Do you ever wonder why dogs react the way they do when you’re approaching them on the street? Why some dogs might growl or bark in certain situations, and in others, be friendly? Let me tell you a story and give you some suggestions about why.

Dogs have different personalities, respect their choices and their owners.
Communication with dogs and their owners is very important to be aware of.
Photo by kevin laminto on Unsplash

I once had an incident where someone decided it would be ‘funny’ to stop and stare at the dog I was walking. The man’s strange behavior caused a response that could have been avoided by looking away. Instead, the continued direct eye contact elicited a protective and very explosive reaction.

In most cases this isn’t a problem and the dog will move on, unconcerned.

This made me wonder, how many people truly know how to approach a strange dog? You’d like to think most dogs are friendly and have no issues with you approaching them. Most of the time you’re probably right. However, these days with fewer people training, and more dogs coming from shelters with unknown pasts – you never know exactly what you might be walking up to. This isn’t saying that you should be wary of every dog, but pay more attention.

People vs Dogs – Communication

Most dogs avoid a direct gaze unless they're confident in themselves.
Most dogs avoid a direct gaze in their communication with strangers.
Photo by Victor Grabarczyk on Unsplash

People and dogs are as different as apples and oranges when it comes to communication. People like to smile, while dogs see this as a snarl, warning, or aggressive action. People like to meet face to face with eye contact – dogs see this as a direct challenge or a dominant action. There are many cases each year where humans are bitten by dogs – all because we sent the wrong signal. We may ignore the owner’s signals, or even the dog’s. Dogs may be man’s best friend, but they’re still instinctually animals.

The first thing when approaching a strange dog is to pay attention to the owner’s body language. Do they look comfortable? Usually, if the owner is relaxed, the dog is. If you approach a stranger that has a tight hold on the leash, doesn’t look comfortable, or is trying to avoid people, most likely the dog won’t be comfortable either. Always ask first before petting a strange dog. It goes a long way in making the owner comfortable which will make the dog comfortable.

Before you pet any dog, always be mindful that there are certain ways to approach a dog. A stranger should never run-up to a dog, crouch down to meet their eyes, or pet them on the top of the head. The best way to communicate to the dog that you’re not a threat is to allow the dog to sniff the back of your hand while you speak with the owner. If the dog nudges your hand or seems to be friendly to the attention, then pet them along either the side, under the chin, or on the chest. If they back away or seem uninterested, then give the dog their space and do not start any contact.

People vs Dogs – Breeds and Communication

Most guardian breed dogs such as the mastiff can be aloof when being greeted.
Communication between owners and guardian dogs is important to be aware of.
Photo by Valerie Elash on Unsplash

A dog’s breed can also be used along with their own communication to determine if a dog may be receptive to a greeting or not. Guardian breeds bond closely with their owners and watch strangers closely. These dogs will often be aloof towards you while watching their owner for communication that they have accepted you. Once they see this acceptance, the dog may be more receptive. This is where offering the back of your hand comes in to play. Friendly, casual talk with the owner gives the dog time to make its own decision on whether it wants to say ‘hi.’

Most hunting and gundog breeds are bred to be receptive and biddable with people. These dogs are often open, if not exuberant, about meeting strange people. With these dogs, you may see an excited wag that shows they’re more than happy to say hello!
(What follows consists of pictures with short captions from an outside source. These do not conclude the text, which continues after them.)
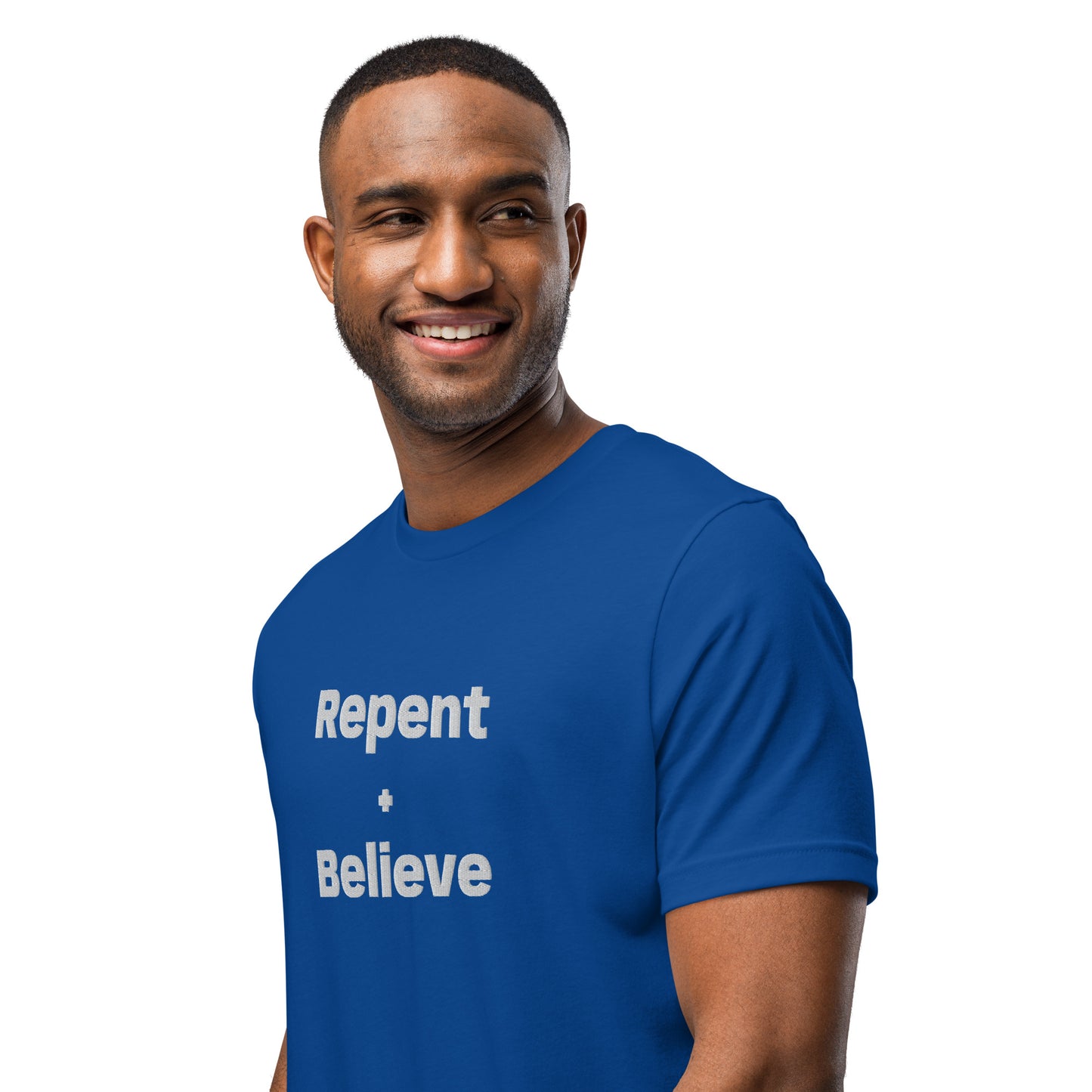 Repent and Believe Unisex T-shirt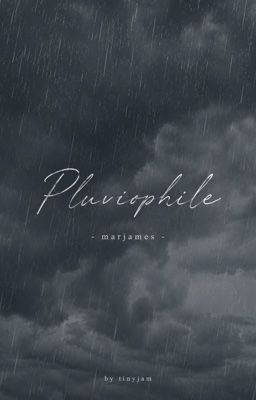 [marjames] Pluviophile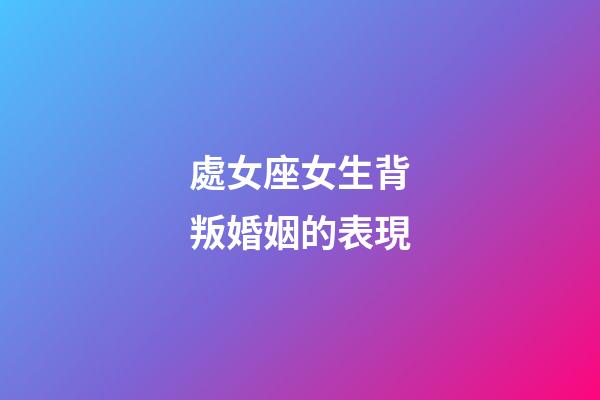 處女座女生背叛婚姻的表現-第1張-星座運勢-玄機派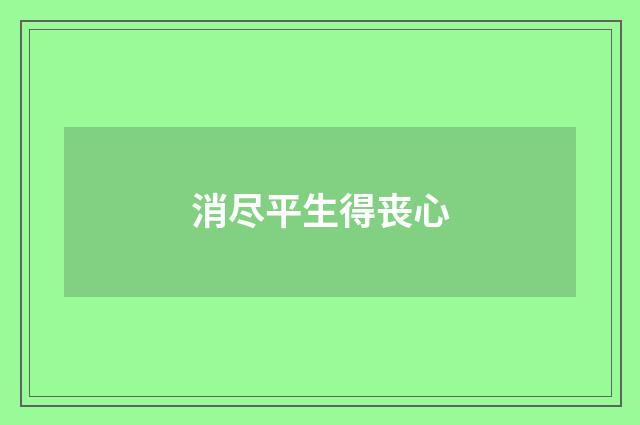 消尽平生得丧心
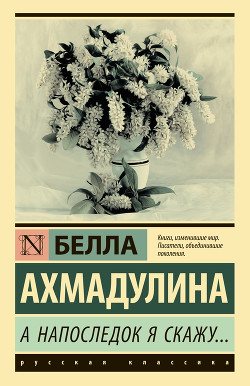 Читать онлайн книгу А напоследок я скажу… автор Ахмадулина Белла Ахатовна Книга А напоследок я скажу…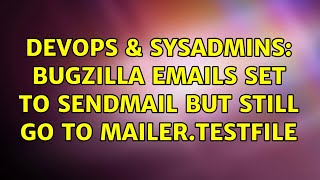 Famous DevOps & SysAdmins: Bugzilla emails set to sendmail but still go to mailer.testfile Wealth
But always defer to the owner as they may not want your greeting to encourage their overly friendly behavior as part of the dog’s training.

People vs Dogs – Always Pay Attention!

Not all dogs, even some more anxious labs, are social butterflies.
Not all dogs, even some more anxious labs, are social butterflies.
Photo by Noémi Macavei-Katócz on Unsplash

While we hope that all dogs are lovely social butterflies that love everyone, there may be one that just isn’t. Always ask for the owner’s permission before you interact, approach strange dogs in a calm and low key manner, and respect the body language and communication of the dog and the owner. If you follow some of these basic rules of communication, you’ll have a more enjoyable time with the dogs you’ll meet on the street!